— Data in this exercise —
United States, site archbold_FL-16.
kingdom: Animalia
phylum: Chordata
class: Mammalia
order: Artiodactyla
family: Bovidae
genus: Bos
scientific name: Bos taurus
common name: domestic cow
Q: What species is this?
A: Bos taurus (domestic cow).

---

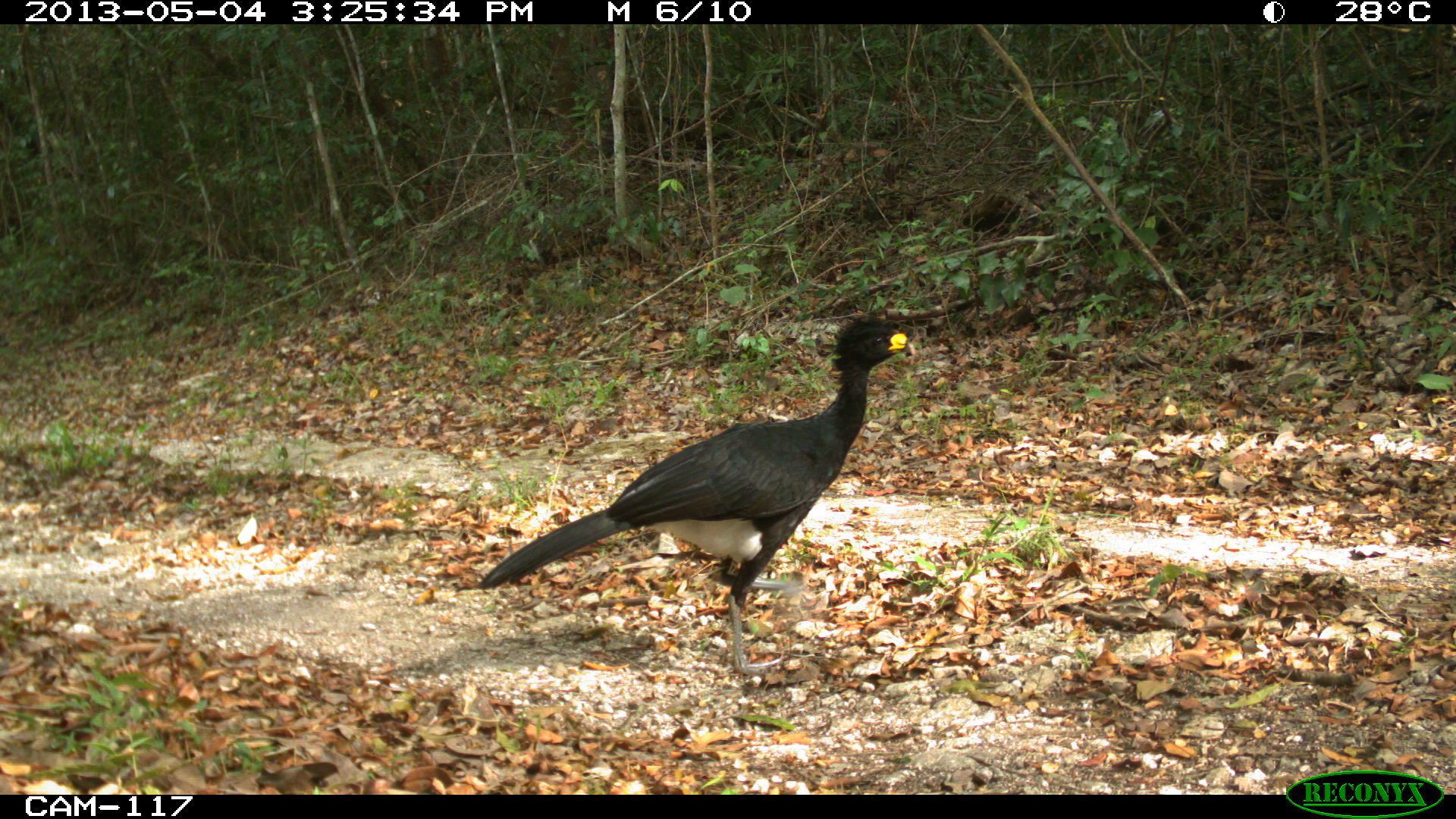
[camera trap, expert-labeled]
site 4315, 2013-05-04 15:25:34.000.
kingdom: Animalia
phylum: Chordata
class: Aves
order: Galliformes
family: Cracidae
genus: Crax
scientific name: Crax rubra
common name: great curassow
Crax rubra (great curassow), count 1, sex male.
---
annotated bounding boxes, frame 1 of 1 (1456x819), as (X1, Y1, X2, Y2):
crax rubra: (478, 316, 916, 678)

==

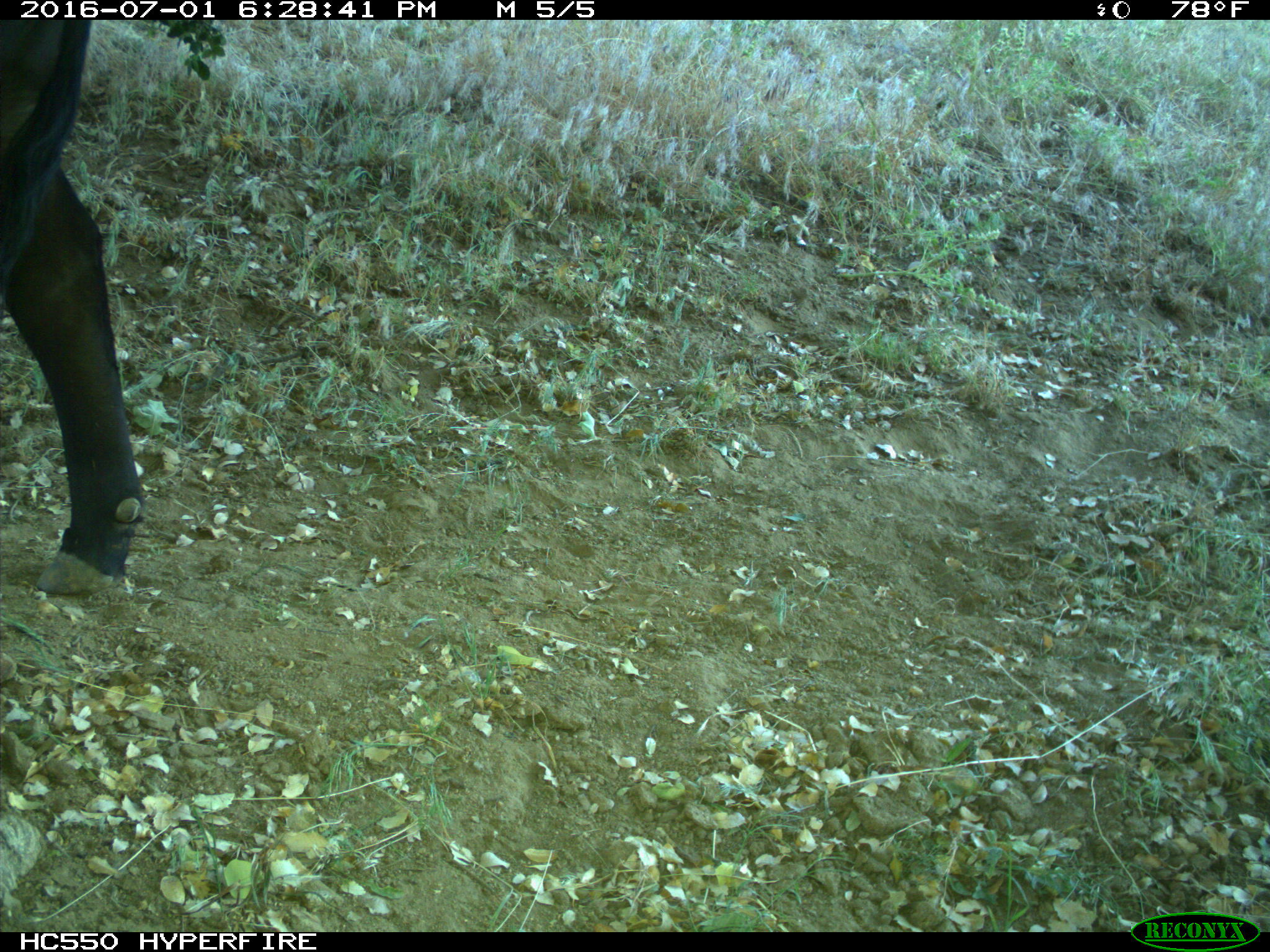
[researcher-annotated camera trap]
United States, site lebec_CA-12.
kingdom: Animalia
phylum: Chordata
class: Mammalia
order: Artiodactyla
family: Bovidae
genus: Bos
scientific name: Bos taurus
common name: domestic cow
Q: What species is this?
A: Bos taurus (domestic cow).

— Exercise —
Using the records above, say how many lines contain the string "trap"; offer no other text.

— Exercise result —
2